«Юнкера» (Ходасевич)

"Юнкера"
автор Владислав Фелицианович Ходасевич
Опубл.: 1932. Источник: az.lib.ru

В. Ф. Ходасевич
«Юнкера»

Ходасевич В. Ф. Собрание сочинений: В 4 т. Т. 2. Записная книжка. Статьи о русской поэзии. Литературная критика 1922—1939. — М.: Согласие, 1996.


Русская «честная», «передовая» критика, та, что упорно звала писателей «сеять разумное, доброе, вечное» и (надо ей отдать справедливость) сама весьма доблестно занималась тем же, — состояла из людей, разумеется, глубоко порядочных, отчасти даже подвижников. Ее недостатком было лишь то, что, вполне зная толк в добродетели (в особенности гражданской), она несравненно меньше понимала в искусстве. Пожалуй, даже и не хотела знать, ибо всякое художество почитала как бы лишь прикрасою того «разумного, доброго, вечного», которое должно любить без всяких прикрас. Всякое мастерство почитала она напрасной, а то и лишней искусственностью, наивно думая, будто бывает искусство без искусственности. В Пушкине она не отказалась ценить то, что в свой «жестокий век» он «прославил свободу», но, в сущности, не считала его человеком серьезным. Устами Писарева, человека кристальной честности, способного падать в обморок, когда он слышал неправду, — она не постеснялась от Пушкина и отречься. В писателе она умела ценить лишь «идеи». Пушкинские идеи слишком глубоко спрятаны в форме — передовая критика не умела их находить.

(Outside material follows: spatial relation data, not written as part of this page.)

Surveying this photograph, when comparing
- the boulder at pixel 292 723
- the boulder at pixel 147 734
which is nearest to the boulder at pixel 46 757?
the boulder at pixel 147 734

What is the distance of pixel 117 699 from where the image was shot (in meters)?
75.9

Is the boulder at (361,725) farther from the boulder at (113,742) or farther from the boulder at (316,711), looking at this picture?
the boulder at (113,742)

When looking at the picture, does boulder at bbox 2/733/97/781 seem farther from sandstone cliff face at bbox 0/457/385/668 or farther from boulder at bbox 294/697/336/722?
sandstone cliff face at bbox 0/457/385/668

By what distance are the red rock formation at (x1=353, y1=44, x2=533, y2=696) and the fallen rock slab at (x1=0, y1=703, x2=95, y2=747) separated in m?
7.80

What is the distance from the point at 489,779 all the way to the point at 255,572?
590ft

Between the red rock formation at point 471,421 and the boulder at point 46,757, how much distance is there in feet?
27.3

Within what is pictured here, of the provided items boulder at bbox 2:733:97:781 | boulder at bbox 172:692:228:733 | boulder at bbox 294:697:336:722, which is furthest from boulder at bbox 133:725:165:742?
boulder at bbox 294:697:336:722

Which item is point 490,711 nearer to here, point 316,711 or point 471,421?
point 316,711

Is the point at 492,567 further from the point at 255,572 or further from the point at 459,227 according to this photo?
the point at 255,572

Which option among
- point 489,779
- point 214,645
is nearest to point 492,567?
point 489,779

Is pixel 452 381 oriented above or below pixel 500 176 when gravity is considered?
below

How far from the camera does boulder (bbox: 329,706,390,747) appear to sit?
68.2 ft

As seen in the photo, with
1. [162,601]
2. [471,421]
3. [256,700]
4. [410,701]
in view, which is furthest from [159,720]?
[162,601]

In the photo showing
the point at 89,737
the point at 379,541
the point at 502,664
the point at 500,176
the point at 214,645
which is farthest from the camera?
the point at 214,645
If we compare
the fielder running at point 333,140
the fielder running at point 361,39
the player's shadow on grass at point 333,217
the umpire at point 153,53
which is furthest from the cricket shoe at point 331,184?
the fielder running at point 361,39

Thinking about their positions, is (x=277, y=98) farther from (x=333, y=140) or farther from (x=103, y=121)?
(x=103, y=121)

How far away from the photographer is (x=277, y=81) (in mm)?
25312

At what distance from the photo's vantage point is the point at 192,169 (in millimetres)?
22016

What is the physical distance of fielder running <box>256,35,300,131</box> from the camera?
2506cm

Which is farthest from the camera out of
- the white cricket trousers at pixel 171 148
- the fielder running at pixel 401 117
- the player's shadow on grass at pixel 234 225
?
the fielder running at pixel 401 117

Формалисты были людьми противоположной крайности, противоположного заблуждения. Эти хотели исследовать одну только форму, презирая и отметая какое бы то ни было содержание, считая его не более как скелетом или деревянным манекеном для набрасывания формальных приемов. Только эти приемы они и соглашались исследовать: не удивительно, что в глазах Шкловского Достоевский оказался уголовно-авантюрным романистом — не более. Как исследователь литературы Шкловский стоит Писарева. Как нравственная личность Писарев нравится мне гораздо больше.

В действительности форма и содержание, «что» и «как», в художестве нераздельны. Нельзя оценивать форму, не поняв, ради чего она создана. Нельзя проникнуть в «идею» произведения, не рассмотрев, как оно сделано. В «как» всегда уже заключается известное «что»: форма не только соответствует содержанию, не только с ним гармонирует — она в значительной степени его выражает. Формальное рассмотрение вещи всегда поучительно, не только потому, что из такого рассмотрения может быть почерпнут рецепт для создания других вещей (я даже думаю, что на практике такие рецепты слишком часто оказываются неприложимы), но и потому, что здесь, отсюда, с этой стороны порой открывается самая сердцевина произведения, самая подлинная его «философия». В искусстве ничто не случайно. Иногда одна маленькая подробность, чисто формальная и с первого взгляда как будто даже незначительная, несущественная, оказывается ключом ко всему замыслу, тем концом нитки, потянув за который мы разматываем весь «философический» клубок. Это вовсе не значив, что в данном произведении заключен какой-то ребус, который читатель должен разгадывать, причем автор лукаво спрашивает: разгадаешь или не разгадаешь? Это значит лишь то, что форма довлеет содержанию, что мысль художника ищет выразить себя в форме и иначе, как в данной форме, не может быть им выражена. Художник выражает мир таким, каким он ему видится, а что значит такое видение — это, быть может, ему самому не более ясно, чем его читателю. Читатель может «открыть» в произведении больше, чем автор сознательно хотел выразить. Критик есть только внимательный читатель. Критик порою тянет за конец нитки — и вычитывает то, что, пожалуй, будет новостью для самого автора, хотя эта новость, несомненно, заключена в произведении.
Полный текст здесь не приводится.